Sie runzelte die Stirn. „Sie spielen ein Spiel.“

„Vielleicht. Ein logisches. Schach, denke ich.“

„Ich habe keine Lust darauf, eine Schachfigur zu sein.“

„Ich glaube kaum, dass sich eine Schachfigur aussuchen darf, in welchem Spiel sie mitspielt. Und mehr bist du nicht. Ein Bauer.“

Sie hätte nicht gedacht, dass es möglich wäre, sie noch abwertender zu behandeln, als ihr Vater es so manches Mal getan hatte. Lachlan Bain aber gelang es, ihr das Gefühl zu geben, tatsächlich unbedeutend zu sein. Keine Eigenheit, die sie bei einem Ehemann schätzen würde.

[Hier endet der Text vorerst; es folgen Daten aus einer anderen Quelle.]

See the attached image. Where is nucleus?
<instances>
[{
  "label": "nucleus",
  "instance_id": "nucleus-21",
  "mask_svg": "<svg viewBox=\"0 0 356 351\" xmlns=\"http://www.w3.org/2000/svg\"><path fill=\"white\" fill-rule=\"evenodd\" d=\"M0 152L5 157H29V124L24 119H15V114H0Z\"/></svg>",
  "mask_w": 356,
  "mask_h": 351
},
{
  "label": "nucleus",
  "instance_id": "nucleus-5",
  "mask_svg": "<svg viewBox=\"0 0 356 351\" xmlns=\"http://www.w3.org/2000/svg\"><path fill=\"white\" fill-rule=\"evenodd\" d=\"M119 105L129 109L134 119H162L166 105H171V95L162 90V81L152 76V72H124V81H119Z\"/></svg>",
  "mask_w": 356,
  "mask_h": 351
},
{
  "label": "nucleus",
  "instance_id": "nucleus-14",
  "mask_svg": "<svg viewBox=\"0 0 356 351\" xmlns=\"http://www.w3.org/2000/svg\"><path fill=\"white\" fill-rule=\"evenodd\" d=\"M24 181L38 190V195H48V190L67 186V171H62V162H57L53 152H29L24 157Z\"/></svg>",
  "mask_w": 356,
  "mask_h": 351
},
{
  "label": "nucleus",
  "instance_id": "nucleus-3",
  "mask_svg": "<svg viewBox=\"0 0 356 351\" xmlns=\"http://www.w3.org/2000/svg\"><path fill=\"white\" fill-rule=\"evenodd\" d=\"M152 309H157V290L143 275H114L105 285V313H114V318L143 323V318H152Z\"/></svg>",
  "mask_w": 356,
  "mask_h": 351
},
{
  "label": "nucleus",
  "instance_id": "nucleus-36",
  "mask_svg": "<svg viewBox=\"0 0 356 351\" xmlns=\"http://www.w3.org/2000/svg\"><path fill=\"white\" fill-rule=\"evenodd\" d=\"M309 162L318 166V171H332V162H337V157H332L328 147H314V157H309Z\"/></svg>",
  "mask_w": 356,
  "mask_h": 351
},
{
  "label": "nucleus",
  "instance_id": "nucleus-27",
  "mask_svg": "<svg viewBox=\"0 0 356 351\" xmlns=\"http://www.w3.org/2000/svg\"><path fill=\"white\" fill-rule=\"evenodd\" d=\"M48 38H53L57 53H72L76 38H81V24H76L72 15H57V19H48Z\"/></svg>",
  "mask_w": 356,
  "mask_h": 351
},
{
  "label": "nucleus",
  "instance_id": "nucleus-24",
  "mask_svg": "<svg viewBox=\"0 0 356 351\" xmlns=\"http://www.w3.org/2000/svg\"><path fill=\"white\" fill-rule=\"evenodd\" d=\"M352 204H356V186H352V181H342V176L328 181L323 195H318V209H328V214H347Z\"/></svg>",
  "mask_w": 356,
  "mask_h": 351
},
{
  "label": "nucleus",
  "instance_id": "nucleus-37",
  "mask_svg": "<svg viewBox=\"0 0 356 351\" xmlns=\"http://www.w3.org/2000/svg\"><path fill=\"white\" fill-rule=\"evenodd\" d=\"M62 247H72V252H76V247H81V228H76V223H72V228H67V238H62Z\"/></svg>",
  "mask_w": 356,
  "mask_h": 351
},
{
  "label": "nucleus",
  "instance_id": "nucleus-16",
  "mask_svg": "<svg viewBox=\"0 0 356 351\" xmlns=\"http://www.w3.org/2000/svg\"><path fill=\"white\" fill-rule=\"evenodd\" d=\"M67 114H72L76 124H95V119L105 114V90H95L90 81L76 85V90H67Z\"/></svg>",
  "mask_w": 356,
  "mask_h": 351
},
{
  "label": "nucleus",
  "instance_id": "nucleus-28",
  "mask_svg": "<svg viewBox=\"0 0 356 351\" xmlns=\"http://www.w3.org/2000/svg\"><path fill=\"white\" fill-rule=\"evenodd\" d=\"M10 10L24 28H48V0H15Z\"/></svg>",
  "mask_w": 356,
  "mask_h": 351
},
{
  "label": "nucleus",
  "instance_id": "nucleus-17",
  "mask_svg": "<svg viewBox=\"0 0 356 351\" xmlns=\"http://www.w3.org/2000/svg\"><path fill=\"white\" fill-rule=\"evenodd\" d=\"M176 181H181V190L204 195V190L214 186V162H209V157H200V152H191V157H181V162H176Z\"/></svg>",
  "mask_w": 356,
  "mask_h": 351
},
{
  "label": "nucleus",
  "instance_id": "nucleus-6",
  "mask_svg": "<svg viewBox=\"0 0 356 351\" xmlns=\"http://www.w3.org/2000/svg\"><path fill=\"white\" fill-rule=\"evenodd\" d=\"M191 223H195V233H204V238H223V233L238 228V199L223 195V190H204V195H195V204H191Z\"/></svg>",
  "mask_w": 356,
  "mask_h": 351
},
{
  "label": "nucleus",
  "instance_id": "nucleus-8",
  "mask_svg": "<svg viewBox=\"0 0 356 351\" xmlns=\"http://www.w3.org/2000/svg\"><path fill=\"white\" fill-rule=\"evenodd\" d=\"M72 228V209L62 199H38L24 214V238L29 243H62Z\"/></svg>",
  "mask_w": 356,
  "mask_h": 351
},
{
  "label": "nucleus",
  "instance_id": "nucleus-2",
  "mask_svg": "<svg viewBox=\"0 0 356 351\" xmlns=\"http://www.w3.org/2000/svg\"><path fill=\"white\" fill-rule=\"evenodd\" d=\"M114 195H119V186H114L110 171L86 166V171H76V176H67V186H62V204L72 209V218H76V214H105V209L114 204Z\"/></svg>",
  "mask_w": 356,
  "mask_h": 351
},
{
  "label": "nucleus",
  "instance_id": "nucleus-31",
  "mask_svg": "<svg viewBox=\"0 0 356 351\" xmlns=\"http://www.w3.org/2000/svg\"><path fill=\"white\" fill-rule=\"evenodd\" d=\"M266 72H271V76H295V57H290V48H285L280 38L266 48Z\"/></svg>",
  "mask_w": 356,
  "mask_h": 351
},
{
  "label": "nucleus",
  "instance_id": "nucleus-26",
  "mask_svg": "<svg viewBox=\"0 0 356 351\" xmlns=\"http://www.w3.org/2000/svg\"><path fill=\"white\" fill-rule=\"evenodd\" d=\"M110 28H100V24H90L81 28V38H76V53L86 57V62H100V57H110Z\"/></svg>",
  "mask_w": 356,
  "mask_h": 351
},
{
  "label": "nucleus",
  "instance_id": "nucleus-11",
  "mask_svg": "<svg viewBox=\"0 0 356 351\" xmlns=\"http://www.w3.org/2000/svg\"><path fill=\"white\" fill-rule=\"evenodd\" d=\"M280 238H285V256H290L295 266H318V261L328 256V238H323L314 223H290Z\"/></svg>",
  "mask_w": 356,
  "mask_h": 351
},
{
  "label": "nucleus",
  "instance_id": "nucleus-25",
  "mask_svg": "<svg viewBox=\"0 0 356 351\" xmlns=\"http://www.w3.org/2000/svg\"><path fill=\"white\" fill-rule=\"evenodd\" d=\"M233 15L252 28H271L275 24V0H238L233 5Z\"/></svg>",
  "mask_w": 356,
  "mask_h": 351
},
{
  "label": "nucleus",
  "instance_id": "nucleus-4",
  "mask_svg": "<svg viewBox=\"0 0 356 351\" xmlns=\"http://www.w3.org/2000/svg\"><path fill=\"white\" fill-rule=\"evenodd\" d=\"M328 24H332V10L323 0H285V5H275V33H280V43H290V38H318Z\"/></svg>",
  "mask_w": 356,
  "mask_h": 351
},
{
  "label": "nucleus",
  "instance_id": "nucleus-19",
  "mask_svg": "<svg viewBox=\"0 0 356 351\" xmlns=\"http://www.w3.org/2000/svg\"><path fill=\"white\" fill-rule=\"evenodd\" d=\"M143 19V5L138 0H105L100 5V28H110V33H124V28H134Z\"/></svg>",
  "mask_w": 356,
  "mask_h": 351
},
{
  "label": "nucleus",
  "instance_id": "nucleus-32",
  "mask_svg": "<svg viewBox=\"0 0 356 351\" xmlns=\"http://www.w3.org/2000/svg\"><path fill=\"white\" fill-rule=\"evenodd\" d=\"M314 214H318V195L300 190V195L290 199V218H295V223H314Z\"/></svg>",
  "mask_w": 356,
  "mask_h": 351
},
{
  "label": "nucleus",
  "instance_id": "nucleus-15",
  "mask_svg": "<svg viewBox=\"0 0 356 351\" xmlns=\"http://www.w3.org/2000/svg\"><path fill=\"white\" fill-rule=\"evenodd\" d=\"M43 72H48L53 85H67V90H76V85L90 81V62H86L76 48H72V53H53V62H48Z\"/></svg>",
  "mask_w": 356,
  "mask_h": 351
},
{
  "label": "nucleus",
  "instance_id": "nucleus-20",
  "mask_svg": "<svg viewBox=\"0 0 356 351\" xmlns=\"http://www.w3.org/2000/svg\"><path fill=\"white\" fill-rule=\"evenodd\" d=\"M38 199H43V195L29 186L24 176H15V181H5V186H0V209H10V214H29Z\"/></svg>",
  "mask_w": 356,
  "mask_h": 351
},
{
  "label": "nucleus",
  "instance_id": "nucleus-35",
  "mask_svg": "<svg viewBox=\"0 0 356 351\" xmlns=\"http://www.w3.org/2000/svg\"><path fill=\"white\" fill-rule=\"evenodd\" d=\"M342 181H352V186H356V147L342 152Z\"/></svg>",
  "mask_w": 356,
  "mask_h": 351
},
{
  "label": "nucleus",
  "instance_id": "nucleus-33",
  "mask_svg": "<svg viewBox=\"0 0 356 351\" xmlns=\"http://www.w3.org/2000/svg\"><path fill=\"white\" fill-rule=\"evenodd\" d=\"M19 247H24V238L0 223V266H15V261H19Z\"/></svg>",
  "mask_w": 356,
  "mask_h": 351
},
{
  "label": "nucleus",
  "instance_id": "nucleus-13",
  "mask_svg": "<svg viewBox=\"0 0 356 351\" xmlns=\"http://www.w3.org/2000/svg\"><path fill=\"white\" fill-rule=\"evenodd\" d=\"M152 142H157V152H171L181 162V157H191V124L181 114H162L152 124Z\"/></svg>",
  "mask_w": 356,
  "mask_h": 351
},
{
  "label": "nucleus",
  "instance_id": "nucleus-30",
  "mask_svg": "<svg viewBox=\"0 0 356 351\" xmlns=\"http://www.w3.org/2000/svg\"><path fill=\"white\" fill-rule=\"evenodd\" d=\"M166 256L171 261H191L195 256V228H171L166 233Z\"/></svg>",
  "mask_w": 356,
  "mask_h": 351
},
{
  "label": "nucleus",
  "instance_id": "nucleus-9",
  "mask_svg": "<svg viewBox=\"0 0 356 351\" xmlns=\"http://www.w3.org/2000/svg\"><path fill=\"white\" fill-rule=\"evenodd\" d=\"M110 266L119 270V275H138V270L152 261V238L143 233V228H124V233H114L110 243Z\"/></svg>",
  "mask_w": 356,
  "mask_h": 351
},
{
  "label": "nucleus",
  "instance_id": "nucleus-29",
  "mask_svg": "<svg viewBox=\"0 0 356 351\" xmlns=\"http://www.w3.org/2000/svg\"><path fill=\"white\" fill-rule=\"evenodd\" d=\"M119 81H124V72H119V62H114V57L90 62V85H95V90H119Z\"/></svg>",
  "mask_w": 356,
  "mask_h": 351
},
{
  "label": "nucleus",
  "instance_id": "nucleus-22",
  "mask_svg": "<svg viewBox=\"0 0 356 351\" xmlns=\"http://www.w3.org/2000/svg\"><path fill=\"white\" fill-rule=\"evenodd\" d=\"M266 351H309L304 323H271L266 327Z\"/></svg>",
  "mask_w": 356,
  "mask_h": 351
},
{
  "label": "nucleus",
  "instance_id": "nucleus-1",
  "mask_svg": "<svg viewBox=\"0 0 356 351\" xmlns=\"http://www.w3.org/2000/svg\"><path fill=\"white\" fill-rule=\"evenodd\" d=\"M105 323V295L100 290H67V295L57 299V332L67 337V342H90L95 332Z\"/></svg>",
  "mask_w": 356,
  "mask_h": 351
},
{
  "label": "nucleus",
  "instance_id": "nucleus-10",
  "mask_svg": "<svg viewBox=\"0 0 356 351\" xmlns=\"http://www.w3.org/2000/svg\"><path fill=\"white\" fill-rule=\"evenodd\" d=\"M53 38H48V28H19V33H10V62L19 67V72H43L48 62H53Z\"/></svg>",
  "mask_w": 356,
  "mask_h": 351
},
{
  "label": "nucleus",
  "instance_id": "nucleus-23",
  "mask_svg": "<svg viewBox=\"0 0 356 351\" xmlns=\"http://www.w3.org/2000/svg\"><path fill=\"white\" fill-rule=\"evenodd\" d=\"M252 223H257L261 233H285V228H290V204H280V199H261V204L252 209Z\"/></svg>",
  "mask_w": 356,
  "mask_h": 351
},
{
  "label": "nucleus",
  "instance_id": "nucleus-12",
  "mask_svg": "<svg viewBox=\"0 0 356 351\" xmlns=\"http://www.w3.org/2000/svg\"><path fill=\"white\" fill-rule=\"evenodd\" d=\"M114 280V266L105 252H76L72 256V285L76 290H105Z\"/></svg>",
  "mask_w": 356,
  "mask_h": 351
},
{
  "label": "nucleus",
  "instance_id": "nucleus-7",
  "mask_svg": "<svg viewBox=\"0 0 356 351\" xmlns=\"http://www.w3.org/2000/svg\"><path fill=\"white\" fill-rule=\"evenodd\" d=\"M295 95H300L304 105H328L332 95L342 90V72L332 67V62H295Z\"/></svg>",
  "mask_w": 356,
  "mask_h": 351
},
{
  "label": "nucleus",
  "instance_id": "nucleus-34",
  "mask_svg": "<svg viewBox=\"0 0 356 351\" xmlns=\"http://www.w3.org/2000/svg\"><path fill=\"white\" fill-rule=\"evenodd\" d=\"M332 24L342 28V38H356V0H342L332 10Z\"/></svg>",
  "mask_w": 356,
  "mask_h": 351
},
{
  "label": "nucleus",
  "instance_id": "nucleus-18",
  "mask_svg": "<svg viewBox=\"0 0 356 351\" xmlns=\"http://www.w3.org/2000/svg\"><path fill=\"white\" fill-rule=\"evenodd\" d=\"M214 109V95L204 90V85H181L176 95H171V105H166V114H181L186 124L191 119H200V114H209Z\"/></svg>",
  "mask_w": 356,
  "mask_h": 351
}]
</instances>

„Werde ich Gelegenheit haben, mit ihm zu sprechen?“

„Deinem Vater?“

„Dem Duke.“

„Noch verfüge ich nicht über deine Zeit, Mädchen. Wenn du das Verlangen hast, mit ihm zu sprechen, ist das deine Entscheidung.“

„Wie außerordentlich großzügig von Ihnen.“

Der Bissen Toast begann, in ihrem Magen zu rebellieren.

Aß man Toast in Schottland? Sie wusste es nicht. In all ihren Lektüren waren die schottischen Speisegewohnheiten kein Thema gewesen. Sie hatte auch nicht erwartet, dass es irgendwann einmal relevant sein würde. Jetzt schien es sogar sehr relevant zu sein.

„Isst man bei Ihnen Toast?“ Die Frage klang verzagter, als es ihre Absicht gewesen war. Bei allem, was sie hätte fragen können, hatte der Toast wohl kaum Priorität.

Und doch schien es zwingend erforderlich, das zu erfahren.

Seine versteinerte Miene entglitt ihm plötzlich, wenn auch nur für einen flüchtigen Moment, und wäre sie nicht so verängstigt gewesen, hätte sie es als kleinen Sieg gewertet.